DE LA Z A LA A
Distinguido señor A.:
El ascensor no funcionaba, pero sí la escalera. En cuanto me vi en la calle, me sentí como si hubiera dado con mis huesos en otra ciudad, en otro país. Todo había cambiado, los olores y los sonidos. Volví a ser un rapazuelo que corre hacia la desembocadura de una larga calle. Y, sobre mi cabeza, el viento, las nubes y la sombra pálida de la luna.
Durante unos días fui incapaz de pensar ni de escribir.
No obstante, ahora he decidido dirigirme a usted para responder brevemente a las tesis de su apología. Brevemente, ya que no soy poeta, sino un periodista lacónico.
Considero que usted miente. Miente, cuando se limita a subrayar los motivos estéticos, haciendo hincapié sólo en vivencias metafísicas. Estoy seguro de que usted tenía mucho miedo y que le consumía el afán de hacer carrera. Usted mismo lo menciona, pero con precaución, de paso. Sin embargo, yo pondría esto en el centro mismo de su confesión. Diga: yo tenía miedo. Hasta que no empiece por el miedo y la ambición, seguirá mintiendo.
He escuchado muchas veces la cinta que grabé en su casa. Usted no deja de hablar de la poesía. Como si de una muchacha hermosa se tratara. Usted es poeta a todas horas, en su casa, en Planty e incluso lo fue en aquel maldito camión. ¡Qué le vamos a hacer!, pensé. Si es un poeta, no podemos exigirle gran cosa. Estaba loco y sigue estándolo. Pero después me di cuenta de que usted no sólo es un artista, sino también una persona, un hombre, un ciudadano, un ser de carne y hueso.
Sé que existe el mito modernista según el cual el artista es distinto, su modo de vivir es diferente del del resto de la humanidad: ligero e irresponsable. Un poeta no tiene carácter, no tiene opiniones ni personalidad, es potencia pura que se anima sólo en contacto con la materia de la imaginación. Aún más, un poeta es la imaginación encerrada, como por obra del azar, en la piel y en la vestimenta de un ser real con el que nunca se toma demasiadas libertades.
Rechazo este mito. Usted es un hombre y un ciudadano, no sólo imaginación. De eso estoy seguro. Usted es alguien real, fundamentalmente concreto. Admito que la chispa de alegría poética que usted llevaba dentro durante un tiempo —por cierto, un tiempo breve, sólo durante la juventud— no es particularmente juiciosa. Ella no vota, no paga impuestos, no lee la prensa. Ella no.
De acuerdo. Pero siempre echa raíces en un terreno sólido.

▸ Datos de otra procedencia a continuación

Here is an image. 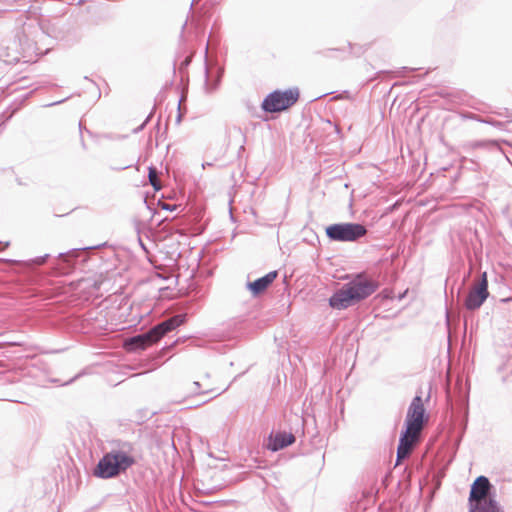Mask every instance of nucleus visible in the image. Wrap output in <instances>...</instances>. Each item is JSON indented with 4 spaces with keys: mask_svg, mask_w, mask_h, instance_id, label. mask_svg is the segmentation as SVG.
Instances as JSON below:
<instances>
[{
    "mask_svg": "<svg viewBox=\"0 0 512 512\" xmlns=\"http://www.w3.org/2000/svg\"><path fill=\"white\" fill-rule=\"evenodd\" d=\"M162 208L165 209V210H173L172 206L170 204H167V203H163L162 204Z\"/></svg>",
    "mask_w": 512,
    "mask_h": 512,
    "instance_id": "ddd939ff",
    "label": "nucleus"
},
{
    "mask_svg": "<svg viewBox=\"0 0 512 512\" xmlns=\"http://www.w3.org/2000/svg\"><path fill=\"white\" fill-rule=\"evenodd\" d=\"M277 275V271H271L265 276L248 283V289L254 296L260 295L274 282Z\"/></svg>",
    "mask_w": 512,
    "mask_h": 512,
    "instance_id": "9b49d317",
    "label": "nucleus"
},
{
    "mask_svg": "<svg viewBox=\"0 0 512 512\" xmlns=\"http://www.w3.org/2000/svg\"><path fill=\"white\" fill-rule=\"evenodd\" d=\"M216 383L209 374H200L197 380L189 383L185 387V396L192 397L205 395L217 391Z\"/></svg>",
    "mask_w": 512,
    "mask_h": 512,
    "instance_id": "6e6552de",
    "label": "nucleus"
},
{
    "mask_svg": "<svg viewBox=\"0 0 512 512\" xmlns=\"http://www.w3.org/2000/svg\"><path fill=\"white\" fill-rule=\"evenodd\" d=\"M44 262H45V258H43V257L39 258V259L36 261V263H37L38 265H41V264H43Z\"/></svg>",
    "mask_w": 512,
    "mask_h": 512,
    "instance_id": "4468645a",
    "label": "nucleus"
},
{
    "mask_svg": "<svg viewBox=\"0 0 512 512\" xmlns=\"http://www.w3.org/2000/svg\"><path fill=\"white\" fill-rule=\"evenodd\" d=\"M379 288L378 282L365 273L357 274L329 299L332 308L342 310L368 298Z\"/></svg>",
    "mask_w": 512,
    "mask_h": 512,
    "instance_id": "f03ea898",
    "label": "nucleus"
},
{
    "mask_svg": "<svg viewBox=\"0 0 512 512\" xmlns=\"http://www.w3.org/2000/svg\"><path fill=\"white\" fill-rule=\"evenodd\" d=\"M184 315H175L168 320L161 322L153 327L147 333L137 335L125 341V349L129 352L136 350H143L157 341H159L165 334L176 329L184 323Z\"/></svg>",
    "mask_w": 512,
    "mask_h": 512,
    "instance_id": "7ed1b4c3",
    "label": "nucleus"
},
{
    "mask_svg": "<svg viewBox=\"0 0 512 512\" xmlns=\"http://www.w3.org/2000/svg\"><path fill=\"white\" fill-rule=\"evenodd\" d=\"M300 99L298 87H291L286 90H274L263 100L261 108L265 112L280 113L293 107Z\"/></svg>",
    "mask_w": 512,
    "mask_h": 512,
    "instance_id": "423d86ee",
    "label": "nucleus"
},
{
    "mask_svg": "<svg viewBox=\"0 0 512 512\" xmlns=\"http://www.w3.org/2000/svg\"><path fill=\"white\" fill-rule=\"evenodd\" d=\"M326 235L333 241L351 242L366 235V228L358 223H339L326 228Z\"/></svg>",
    "mask_w": 512,
    "mask_h": 512,
    "instance_id": "0eeeda50",
    "label": "nucleus"
},
{
    "mask_svg": "<svg viewBox=\"0 0 512 512\" xmlns=\"http://www.w3.org/2000/svg\"><path fill=\"white\" fill-rule=\"evenodd\" d=\"M134 464V459L123 451H112L103 456L99 461L95 476L100 478H112L125 471Z\"/></svg>",
    "mask_w": 512,
    "mask_h": 512,
    "instance_id": "39448f33",
    "label": "nucleus"
},
{
    "mask_svg": "<svg viewBox=\"0 0 512 512\" xmlns=\"http://www.w3.org/2000/svg\"><path fill=\"white\" fill-rule=\"evenodd\" d=\"M295 442V437L292 433L277 432L271 434L268 439L267 448L271 451L281 450Z\"/></svg>",
    "mask_w": 512,
    "mask_h": 512,
    "instance_id": "9d476101",
    "label": "nucleus"
},
{
    "mask_svg": "<svg viewBox=\"0 0 512 512\" xmlns=\"http://www.w3.org/2000/svg\"><path fill=\"white\" fill-rule=\"evenodd\" d=\"M491 484L487 477L479 476L471 486L469 512H500L496 502L488 498Z\"/></svg>",
    "mask_w": 512,
    "mask_h": 512,
    "instance_id": "20e7f679",
    "label": "nucleus"
},
{
    "mask_svg": "<svg viewBox=\"0 0 512 512\" xmlns=\"http://www.w3.org/2000/svg\"><path fill=\"white\" fill-rule=\"evenodd\" d=\"M488 281H487V274L484 272L482 274L481 281L477 283L469 292L467 298H466V307L470 310H474L479 308L482 303L486 300L488 297Z\"/></svg>",
    "mask_w": 512,
    "mask_h": 512,
    "instance_id": "1a4fd4ad",
    "label": "nucleus"
},
{
    "mask_svg": "<svg viewBox=\"0 0 512 512\" xmlns=\"http://www.w3.org/2000/svg\"><path fill=\"white\" fill-rule=\"evenodd\" d=\"M148 178L150 184L156 191H159L162 188L161 182L158 177V172L155 167H149Z\"/></svg>",
    "mask_w": 512,
    "mask_h": 512,
    "instance_id": "f8f14e48",
    "label": "nucleus"
},
{
    "mask_svg": "<svg viewBox=\"0 0 512 512\" xmlns=\"http://www.w3.org/2000/svg\"><path fill=\"white\" fill-rule=\"evenodd\" d=\"M429 422L422 395H416L409 404L397 448L396 465L407 458L420 442L421 433Z\"/></svg>",
    "mask_w": 512,
    "mask_h": 512,
    "instance_id": "f257e3e1",
    "label": "nucleus"
}]
</instances>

En otro caso, no podría perdurar. Tiene que compartir su existencia frívola con un hombre, una mujer o un niño, y se mezcla con una persona real como el oxígeno con el hidrógeno.
En este punto usted ha fracasado de lleno. Ha fracasado como hombre, como esposo y como persona. No supo reconocer en el nuevo sistema político una realidad abominable y vulgar que hacía retroceder a Europa a la época de la esclavitud. No la supo reconocer o, al verla, se horrorizó tanto que se dedicó a encomiarla, a cantar sus glorias y a venerarla. Y ahora dice con hipocresía: bueno, yo era poeta. Sólo veía las golondrinas y los castaños.

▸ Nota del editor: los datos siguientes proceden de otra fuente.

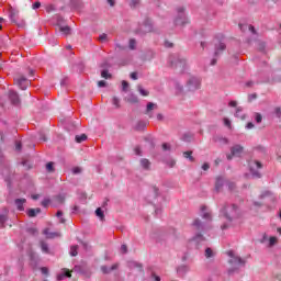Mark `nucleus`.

Las golondrinas y los castaños, los gatos y la nieve, las tardes calurosas. ¿Acaso se le pasaron por alto las carabinas? ¿No se fijó en las cárceles? ¿No leyó periódicos abyectos? ¿No vio el sufrimiento?

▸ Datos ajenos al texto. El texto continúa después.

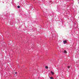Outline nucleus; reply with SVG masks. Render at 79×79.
<instances>
[{"label":"nucleus","instance_id":"3","mask_svg":"<svg viewBox=\"0 0 79 79\" xmlns=\"http://www.w3.org/2000/svg\"><path fill=\"white\" fill-rule=\"evenodd\" d=\"M64 53H66L67 52L66 50H64Z\"/></svg>","mask_w":79,"mask_h":79},{"label":"nucleus","instance_id":"2","mask_svg":"<svg viewBox=\"0 0 79 79\" xmlns=\"http://www.w3.org/2000/svg\"><path fill=\"white\" fill-rule=\"evenodd\" d=\"M50 79H54L53 78V77H50Z\"/></svg>","mask_w":79,"mask_h":79},{"label":"nucleus","instance_id":"6","mask_svg":"<svg viewBox=\"0 0 79 79\" xmlns=\"http://www.w3.org/2000/svg\"><path fill=\"white\" fill-rule=\"evenodd\" d=\"M17 7L18 8H20V6H17Z\"/></svg>","mask_w":79,"mask_h":79},{"label":"nucleus","instance_id":"7","mask_svg":"<svg viewBox=\"0 0 79 79\" xmlns=\"http://www.w3.org/2000/svg\"><path fill=\"white\" fill-rule=\"evenodd\" d=\"M68 68H70V66H68Z\"/></svg>","mask_w":79,"mask_h":79},{"label":"nucleus","instance_id":"4","mask_svg":"<svg viewBox=\"0 0 79 79\" xmlns=\"http://www.w3.org/2000/svg\"><path fill=\"white\" fill-rule=\"evenodd\" d=\"M45 68H46V69H48V66H46L45 67Z\"/></svg>","mask_w":79,"mask_h":79},{"label":"nucleus","instance_id":"8","mask_svg":"<svg viewBox=\"0 0 79 79\" xmlns=\"http://www.w3.org/2000/svg\"><path fill=\"white\" fill-rule=\"evenodd\" d=\"M15 74H17V72L15 73Z\"/></svg>","mask_w":79,"mask_h":79},{"label":"nucleus","instance_id":"1","mask_svg":"<svg viewBox=\"0 0 79 79\" xmlns=\"http://www.w3.org/2000/svg\"><path fill=\"white\" fill-rule=\"evenodd\" d=\"M51 73L52 74V75H53V74H54V73L52 71H51Z\"/></svg>","mask_w":79,"mask_h":79},{"label":"nucleus","instance_id":"5","mask_svg":"<svg viewBox=\"0 0 79 79\" xmlns=\"http://www.w3.org/2000/svg\"><path fill=\"white\" fill-rule=\"evenodd\" d=\"M66 41H64V44H66Z\"/></svg>","mask_w":79,"mask_h":79}]
</instances>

Todo se transformaba en belleza. La lluvia era bella y el frío era bello.
¡Es imposible amputar de esta manera el juicio, la sensibilidad y el sentido común! ¿Los poetas piensan? ¿El éxtasis es inteligente?
No, no creo que sea posible ni aceptable trazar una frontera tan absoluta entre el hombre estético y el hombre corriente, verdadero, real. Usted miente.
Y si a pesar de todo no miente, si su relato es sincero, todavía peor. Porque esto significaría que el arte es una mentira. Y, en tal caso, la poesía —con su indiferencia, con su olímpica altivez, con su privilegio de elegir temas preferiblemente eternos, postrimeros e inamovibles, con su deslumbramiento frío e inhumano— sería la mentira más repugnante de todas.